Features and labels, data types in data analysis

- Numerical data
- Categorical data (nominal, ordinal)
- Text data for NLP
- Media data - image, video, voice/speech

<details>
  <summary> Engagement strategies for using pandas library, reading files and data blending </summary>

:exclamation: This might be the first time the students will use a Python library.

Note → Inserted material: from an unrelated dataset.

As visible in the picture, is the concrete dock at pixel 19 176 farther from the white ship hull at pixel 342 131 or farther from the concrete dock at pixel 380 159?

> Give an introduction to the library, aliasing, keywords, methods available.
> Open the files using a text editor and show the students how the files are stored based on the file extensions. Ex. the difference between files such as `CSV`, tab-separated values, pipe separated values, etc.
> We are using 4 files in this lesson. Show the students how to use `concat` with 2 files (as you will see in the following Code Sample, you can use `file1.csv` and `file2.txt`), and ask them to read and `concat` the other two files themselves as hands-on practice.
> At this stage it is important to move slowly as the students would be fairly new to using Python libraries. Emphasize the importance to go through the documentation for different functions, etc. At different stages, it is also important to emphasize that the students should play around with the code and analyze the changes in the output.

</details>

- Reading data into Jupyter and data cleaning operations in Python using pandas and NumPy:
  - Introduction to pandas
  - Reading flat files and data blending
  - Standardizing, renaming headers

In [2]:
import pandas as pd  # explain keywords are highlighted in green, other strings in red, etc.
import numpy as np

# Reading data
file1 = pd.read_csv('./files_for_lesson_and_activities/file1.csv')
file1.head()
file2 = pd.read_csv('./files_for_lesson_and_activities/file2.txt', sep = '\t')  # Show them to read and concat 2 files , other two will be done by students

In [4]:
# Data blending
column_names = file1.columns
data = pd.DataFrame(columns=column_names)
data = pd.concat([data,file1, file2], axis=0)
data.shape

![Diagram for concatenation](https://education-team-2020.s3-eu-west-1.amazonaws.com/data-analytics/1.3+-+Axes+Explain+-+Data.jpg)

In [6]:
data.columns

Index(['CONTROLN', 'STATE', 'GENDER', 'HV1', 'IC1', 'IC4', 'HVP1', 'IC5',
       'POBC1', 'POBC2', 'IC2', 'IC3', 'AVGGIFT', 'TCODE', 'DOB', 'DOMAIN',
       'TARGET_D'],
      dtype='object')

In [7]:
# Standardizing header names
cols = []
for i in range(len(data.columns)):
    cols.append(data.columns[i].lower())
data.columns = cols

# renaming columns
data = data.rename(columns={ 'controln':'id','hv1':'median_home_val', 'ic1':'median_household_income'})

In [8]:
# Standardizing header names
cols = []
for c in data.columns:
    cols.append(c.lower())
data.columns = cols

# renaming columns
data = data.rename(columns={ 'controln':'id','hv1':'median_home_val', 'ic1':'median_household_income'})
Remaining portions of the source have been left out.